■ The task ■
Transcribe the listing below verbatim, keeping every line, character, and blank line in its original order.
=== Available data ===
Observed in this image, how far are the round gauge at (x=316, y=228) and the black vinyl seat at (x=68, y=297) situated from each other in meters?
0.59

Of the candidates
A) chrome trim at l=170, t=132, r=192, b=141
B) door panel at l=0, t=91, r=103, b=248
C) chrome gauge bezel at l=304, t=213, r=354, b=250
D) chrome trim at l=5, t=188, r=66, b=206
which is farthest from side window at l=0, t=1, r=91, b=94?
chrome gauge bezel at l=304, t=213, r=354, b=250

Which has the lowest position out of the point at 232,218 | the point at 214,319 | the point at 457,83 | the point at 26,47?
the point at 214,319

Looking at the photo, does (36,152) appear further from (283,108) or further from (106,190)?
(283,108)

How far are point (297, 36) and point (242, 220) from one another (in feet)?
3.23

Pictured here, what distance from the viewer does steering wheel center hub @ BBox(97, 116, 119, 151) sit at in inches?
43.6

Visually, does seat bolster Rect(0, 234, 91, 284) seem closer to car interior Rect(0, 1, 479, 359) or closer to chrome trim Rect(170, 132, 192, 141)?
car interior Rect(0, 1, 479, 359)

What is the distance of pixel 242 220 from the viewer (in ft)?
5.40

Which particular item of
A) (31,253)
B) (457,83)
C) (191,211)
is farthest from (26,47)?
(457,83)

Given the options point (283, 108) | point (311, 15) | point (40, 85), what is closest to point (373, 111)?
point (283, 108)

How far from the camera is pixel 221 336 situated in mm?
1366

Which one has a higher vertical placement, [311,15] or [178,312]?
===
■ Complete answer ■
Observed in this image, how far are the round gauge at (x=316, y=228) and the black vinyl seat at (x=68, y=297) situated from each other in meters?
0.59

Of the candidates
A) chrome trim at l=170, t=132, r=192, b=141
B) door panel at l=0, t=91, r=103, b=248
C) chrome gauge bezel at l=304, t=213, r=354, b=250
D) chrome trim at l=5, t=188, r=66, b=206
which is farthest from side window at l=0, t=1, r=91, b=94?
chrome gauge bezel at l=304, t=213, r=354, b=250

Which has the lowest position out of the point at 232,218 | the point at 214,319 | the point at 457,83 | the point at 26,47?
the point at 214,319

Looking at the photo, does (36,152) appear further from (283,108) or further from (106,190)?
(283,108)

How far are point (297, 36) and point (242, 220) from one another (in feet)?
3.23

Pictured here, what distance from the viewer does steering wheel center hub @ BBox(97, 116, 119, 151) sit at in inches?
43.6

Visually, does seat bolster Rect(0, 234, 91, 284) seem closer to car interior Rect(0, 1, 479, 359) or closer to chrome trim Rect(170, 132, 192, 141)?
car interior Rect(0, 1, 479, 359)

What is the distance of pixel 242 220 from the viewer (in ft)?
5.40

Which particular item of
A) (31,253)
B) (457,83)
C) (191,211)
is farthest from (26,47)?
(457,83)

Given the options point (283, 108) | point (311, 15) | point (40, 85), what is closest to point (373, 111)?
point (283, 108)

How far from the camera is pixel 221 336 situated in mm?
1366

Which one has a higher vertical placement, [311,15] or [178,312]?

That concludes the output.